> _Passage to read_:

§ §

As discussed above, the PAMID 110 may be configured to route transmit and/or receive signals between the transceiver 106 and the antennas 112. FIG. 2 illustrates a block diagram of the PAMID 110 according to one example. The PAMID 110 includes one or more PAs 200 (“PA 200”), a transmit switch 202, an arbitrary number of duplexers 204, an antenna switch module (ASM) 206, one or more LNAs 208 (“LNAs 208”), and one or more receive switches 210 (“receive switch 210”). The transmit switch 202, the duplexers 204, the ASM 206, and the receive switch 210 may collectively be referred to as a band-select system 212. Certain connections of the PAMID 110, such as power-supply connections to one or more components of the PAMID 110 (including, for example, to the PA 200) are omitted for clarity.

The PA 200 has an input configured to be coupled to the transceiver 106, and an output coupled to the transmit switch 202. An impedance presented to the PA 200 may depend on a transmit path between the PA 200 and the antennas 112 which may, in turn, depend on a state of the transmit switch 202 and a state of the ASM 206. The transmit switch 202 includes an input coupled to the PA 200 and an arbitrary number of outputs each coupled to a respective duplexer of the duplexers 204. Each of the duplexers 204 includes an input coupled to the transmit switch 202, an output coupled to the receive switch 210, and an input/output coupled to the ASM 206.

The ASM 206 includes an arbitrary number of input/outputs each coupled to a respective duplexer of the duplexers 204, and an input/output coupled to the antennas 112. The LNAs 208 each include an output configured to be coupled to the transceiver 106, and an input coupled to the receive switch 210. In some examples, each of the LNAs 208 includes an input coupled to a respective receive switch of the receive switch 210. For example, the LNAs 208 may include two LNAs and the receive switch 210 may include two receive switches, where each LNA includes an input coupled to a respective one of the two receive switches. The receive switch 210 includes an arbitrary number of inputs each coupled to a respective duplexer of the duplexers 204, and an output coupled to the LNA 208.

§ §

> _Data_:
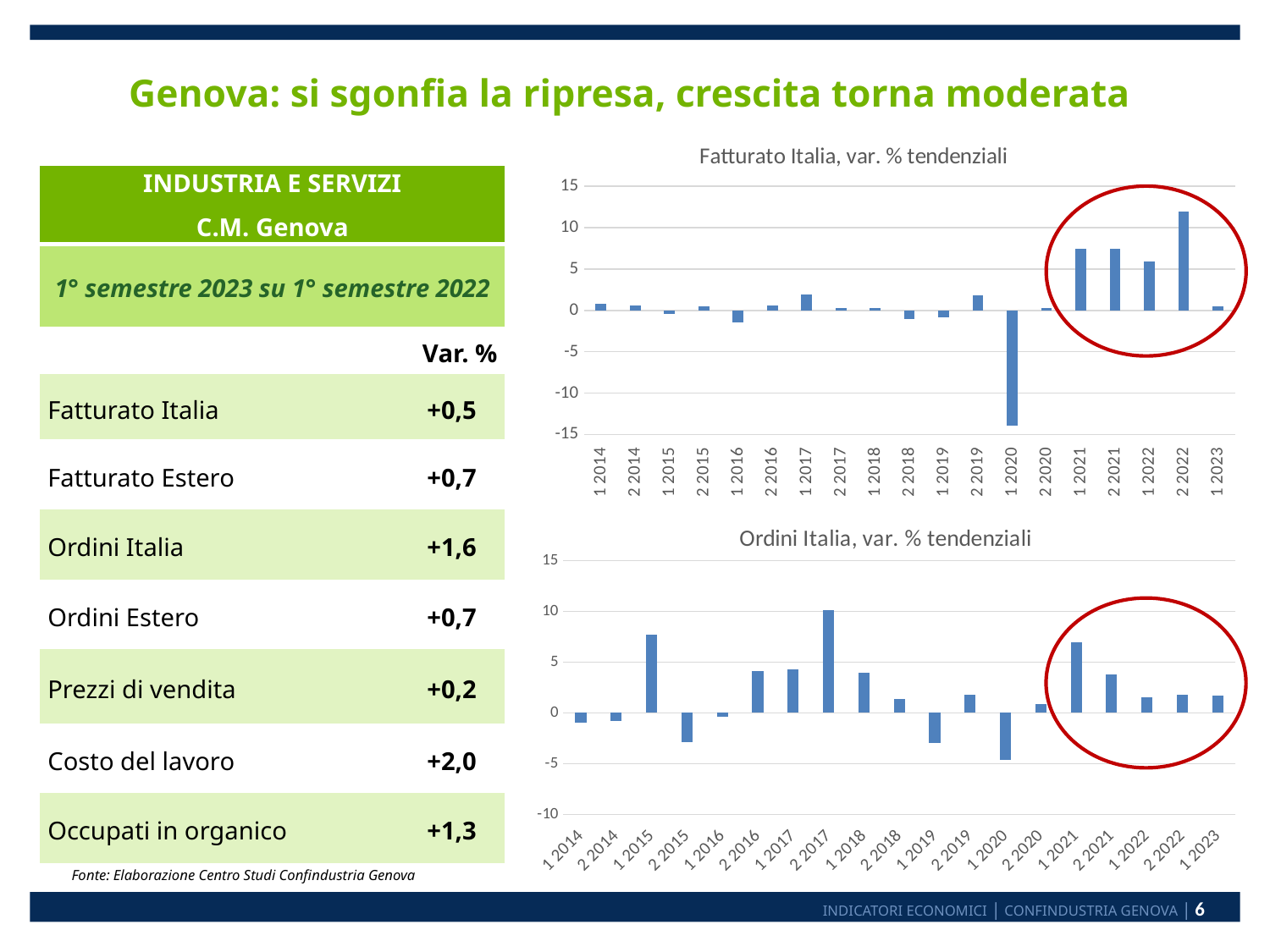
In the 'Fatturato Italia, var. % tendenziali' chart, does the value rise or fall from 2 2022 to 1 2023? fall In the 'Fatturato Italia, var. % tendenziali' chart, which period has the lowest value? 1 2020 In the 'Fatturato Italia, var. % tendenziali' chart, which period has the highest value? 2 2022 In the 'Ordini Italia, var. % tendenziali' chart, does the value rise or fall from 1 2021 to 1 2022? fall What kind of chart is the 'Fatturato Italia, var. % tendenziali' chart? bar chart How many periods are plotted on the x axis of the 'Ordini Italia, var. % tendenziali' chart? 19 In the 'Ordini Italia, var. % tendenziali' chart, which period has the lowest value? 1 2020 In the 'Fatturato Italia, var. % tendenziali' chart, is the value for 1 2020 greater or less than -10? less In the 'Ordini Italia, var. % tendenziali' chart, is the value for 1 2015 greater or less than 5? greater In the 'Fatturato Italia, var. % tendenziali' chart, is the value for 2 2022 greater or less than 10? greater In the 'Fatturato Italia, var. % tendenziali' chart, which is larger, the value for 2 2022 or the value for 1 2021? 2 2022 In the 'Ordini Italia, var. % tendenziali' chart, which period has the highest value? 2 2017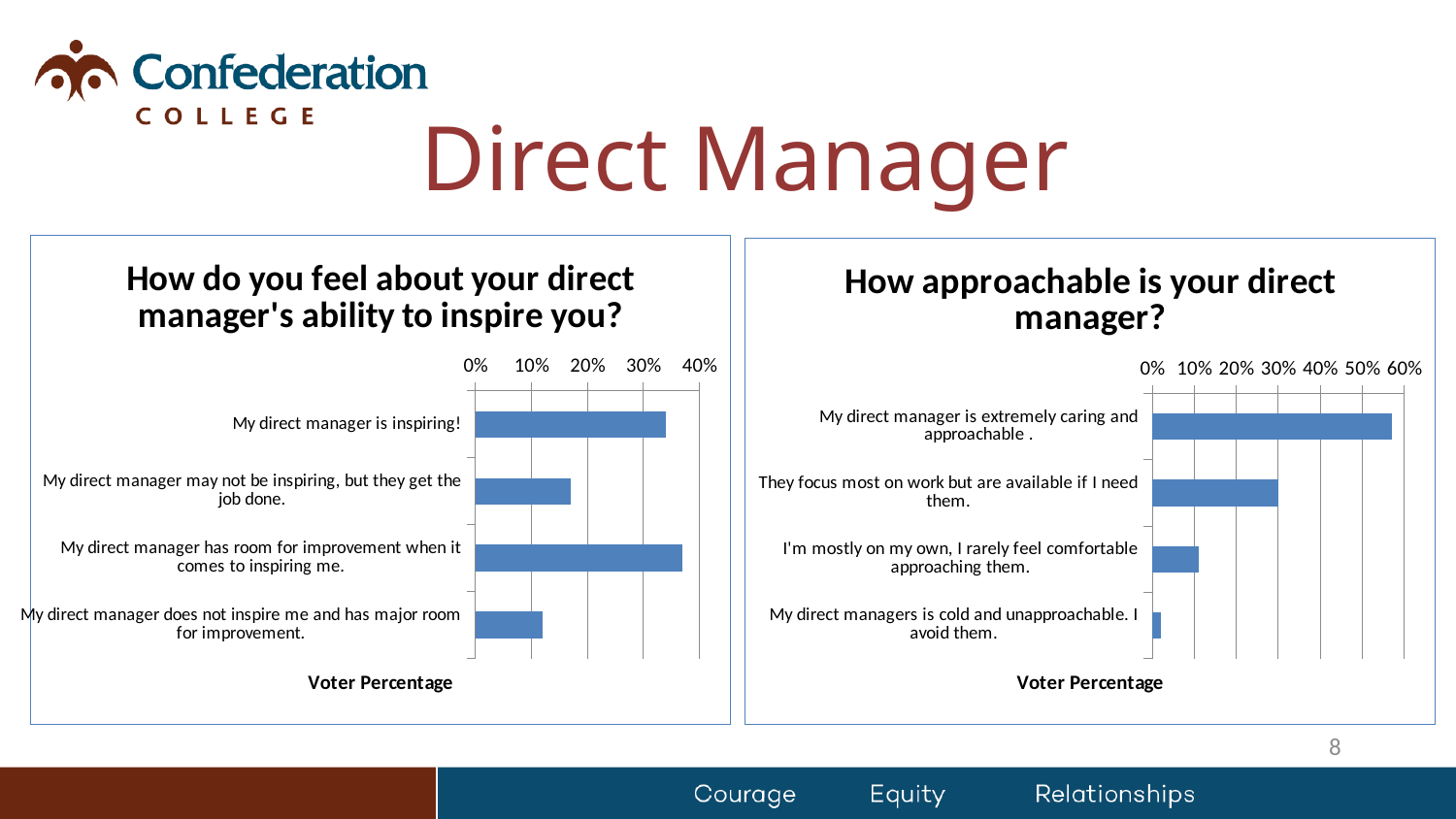
In the 'How do you feel about your direct manager's ability to inspire you?' chart, is the value for 'My direct manager is inspiring!' greater or less than 30%? greater In the 'How approachable is your direct manager?' chart, which category has the lowest value? My direct managers is cold and unapproachable. I avoid them. What type of chart is used in the 'How approachable is your direct manager?' chart? bar chart In the 'How do you feel about your direct manager's ability to inspire you?' chart, which category has the lowest value? My direct manager does not inspire me and has major room for improvement. In the 'How approachable is your direct manager?' chart, which category has the highest value? My direct manager is extremely caring and approachable . In the 'How do you feel about your direct manager's ability to inspire you?' chart, how many categories are shown? 4 In the 'How do you feel about your direct manager's ability to inspire you?' chart, which is larger: the value for 'My direct manager is inspiring!' or the value for 'My direct manager may not be inspiring, but they get the job done.'? My direct manager is inspiring! In the 'How approachable is your direct manager?' chart, is the value for 'My direct manager is extremely caring and approachable .' greater or less than 50%? greater In the 'How approachable is your direct manager?' chart, is the value for 'My direct managers is cold and unapproachable. I avoid them.' greater or less than 10%? less What is the x-axis title of the 'How approachable is your direct manager?' chart? Voter Percentage In the 'How approachable is your direct manager?' chart, which is larger: the value for 'They focus most on work but are available if I need them.' or the value for 'I'm mostly on my own, I rarely feel comfortable approaching them.'? They focus most on work but are available if I need them.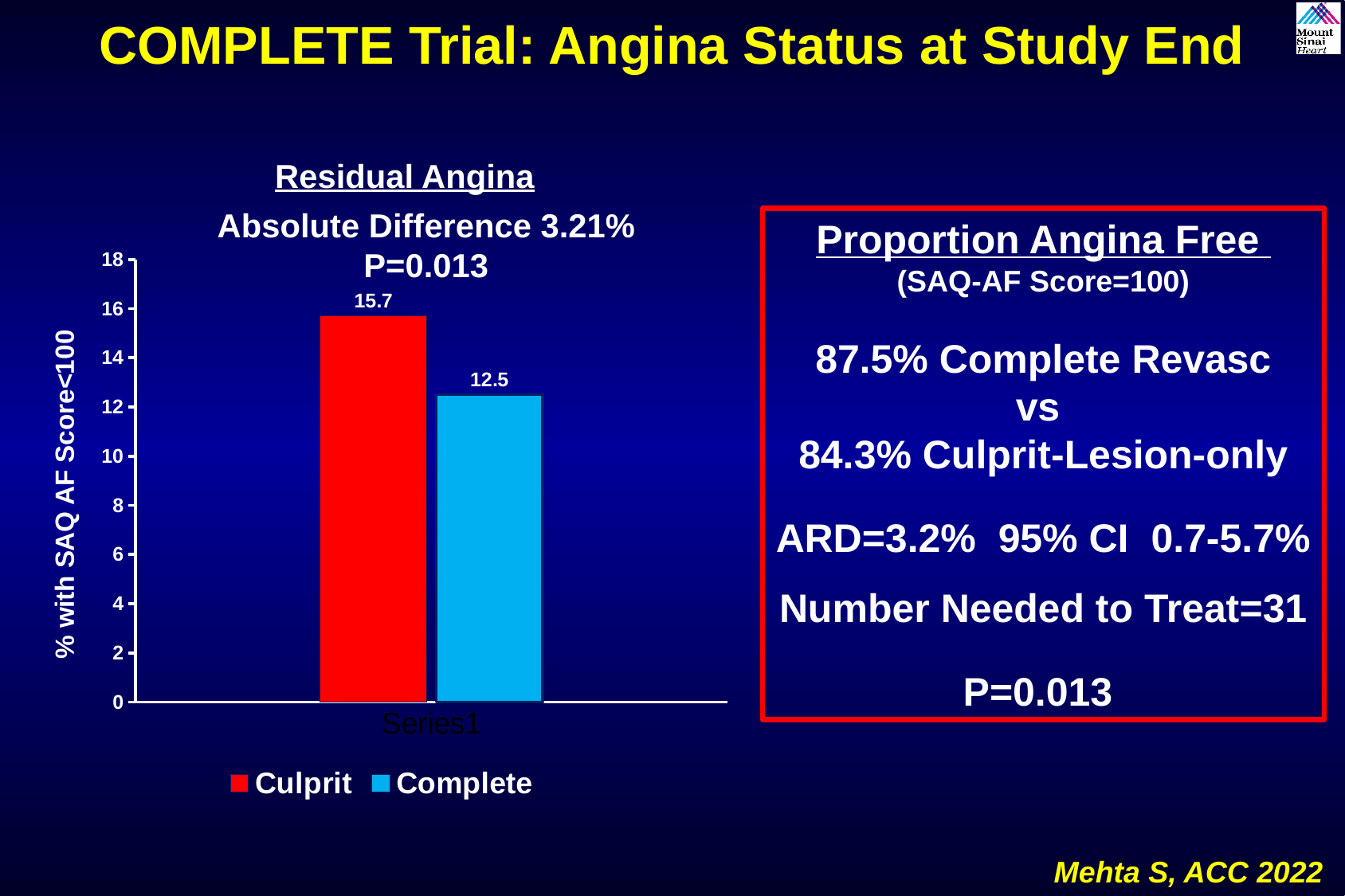
Which series has the lowest value in the Residual Angina chart? Complete Is the value for Culprit greater or less than 14 in the Residual Angina chart? greater What kind of chart is shown on the slide? Bar chart What is the difference between the Culprit and Complete values in the Residual Angina chart? 3.2 What colour is the Complete bar in the Residual Angina chart? Blue Which series has the higher value in the Residual Angina chart, Culprit or Complete? Culprit How many series does the legend list in the Residual Angina chart? 2 What is the value for Culprit in the Residual Angina chart? 15.7 What is the y-axis label of the Residual Angina chart? % with SAQ AF Score<100 What is the maximum value shown on the y-axis of the Residual Angina chart? 18 What is the value for Complete in the Residual Angina chart? 12.5 Is the value for Complete greater or less than 14 in the Residual Angina chart? less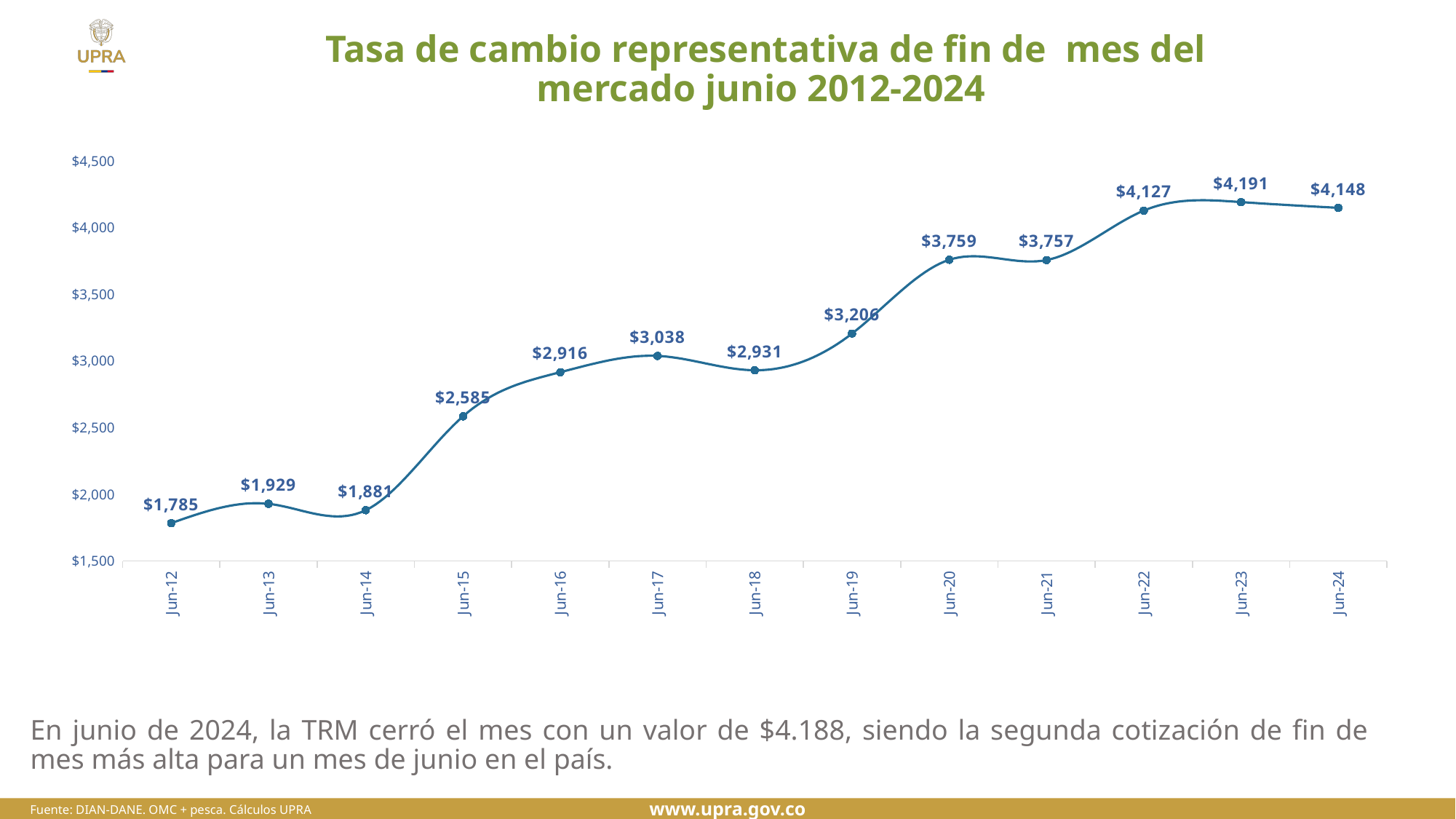
Is the value for Jun-22 greater or less than $4,000? greater What is the value for Jun-12? $1,785 What kind of chart is shown on the slide? line chart Which month has the highest value? Jun-23 How many data points are plotted on the chart? 13 What is the difference between the values for Jun-24 and Jun-12? $2,363 Which month has the lowest value? Jun-12 What is the value for Jun-19? $3,206 What is the difference between the values for Jun-15 and Jun-14? $704 Which is larger, the value for Jun-17 or the value for Jun-18? Jun-17 What is the value for Jun-24? $4,148 Do the values generally rise or fall from Jun-12 to Jun-24? rise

§ §

> _Exercises to complete_:
**1.** Translate this sentence from the PAMID passage into Spanish: "FIG. 2 illustrates a block diagram of the PAMID 110 according to one example."
**2.** Copy word for word the part of the PAMID passage between "The ASM 206 includes" and "the LNA 208.", inclusive.
**3.** Write the next part of the PAMID passage, picking up after its last sentence.
The material after the PAMID passage comes from another source.

> _Results for the exercise_:
**1.** La FIG. 2 ilustra un diagrama de bloques del PAMID 110 según un ejemplo.

**2.**
The ASM 206 includes an arbitrary number of input/outputs each coupled to a respective duplexer of the duplexers 204, and an input/output coupled to the antennas 112. The LNAs 208 each include an output configured to be coupled to the transceiver 106, and an input coupled to the receive switch 210. In some examples, each of the LNAs 208 includes an input coupled to a respective receive switch of the receive switch 210. For example, the LNAs 208 may include two LNAs and the receive switch 210 may include two receive switches, where each LNA includes an input coupled to a respective one of the two receive switches. The receive switch 210 includes an arbitrary number of inputs each coupled to a respective duplexer of the duplexers 204, and an output coupled to the LNA 208.

**3.**
FIG. 2 illustrates one example of the PAMID 110. In various examples, alternate or additional components, and/or connections therebetween, of the PAMID 110 may be implemented. For example, in some examples the PAMID 110 may include one or more filters, one or more switching devices, one or more couplers (for example, coupled to the ASM 206), one or more clocks, one or more power-supply components, and so forth, which are omitted for purposes of clarity.

As discussed above, the PAMID 110 is configured to transmit and/or receive one or more signals between the transceiver 106 and antennas 112. For example, a transmit signal received at the PA 200 from the transceiver 106 may be amplified and provided to the transmit switch 202. The transmit switch 202 may route the transmit signal to a desired one of the duplexers 204. As appreciated by one of ordinary skill in the art, a duplexer may be considered analogous to a frequency selective switch and enables bi-directional communication over a single antenna channel by isolating a transmitter from a receiver. Each of the duplexers 204 may correspond to a respective frequency band. Accordingly, the transmit switch 202 may route the transmit signal to a duplexer corresponding to the frequency band of the transmit signal.

In one example, a state of the transmit switch 202 (for example, corresponding to which of the duplexers 204 the transmit switch 202 couples to the PA 200) is controlled by the controller 114 and/or another control device. For example, the controller 114 may control the state of the transmit switch 202 based on a frequency band of the transmit signal. For purposes of example, the transmit switch 202 may route the transmit signal to a first duplexer 204a because the first duplexer 204a corresponds to a frequency band of the transmit signal. The first duplexer 204a receives the transmit signal and provides the transmit signal to the ASM 206. The ASM 206 is configured to route the transmit signal to the antennas 112, which transmits the transmit signal to a receiving entity (for example, a base station). In some examples, a state of the ASM 206 is controlled by the controller 114.

In another example, a receive signal is received at the ASM 206 from the antennas 112. The ASM 206 routes the receive signal to an appropriate one of the duplexers 204. For example, the ASM 206 may route the receive signal to a duplexer corresponding to the frequency band of the receive signal. The controller 114 may control a state of the ASM 206. As discussed in greater detail below, the controller 114 may control the state of the ASM 206 during carrier aggregation based on a state of the transmit switch 202. For purposes of example, the ASM 206 may route the receive signal to a second duplexer 204b. The second duplexer 204b provides the receive signal to the receive switch 210. The receive switch 210 provides the receive signal to the LNA 208. The LNA 208 amplifies the receive signal and is configured to provide the amplified signal to the transceiver 106.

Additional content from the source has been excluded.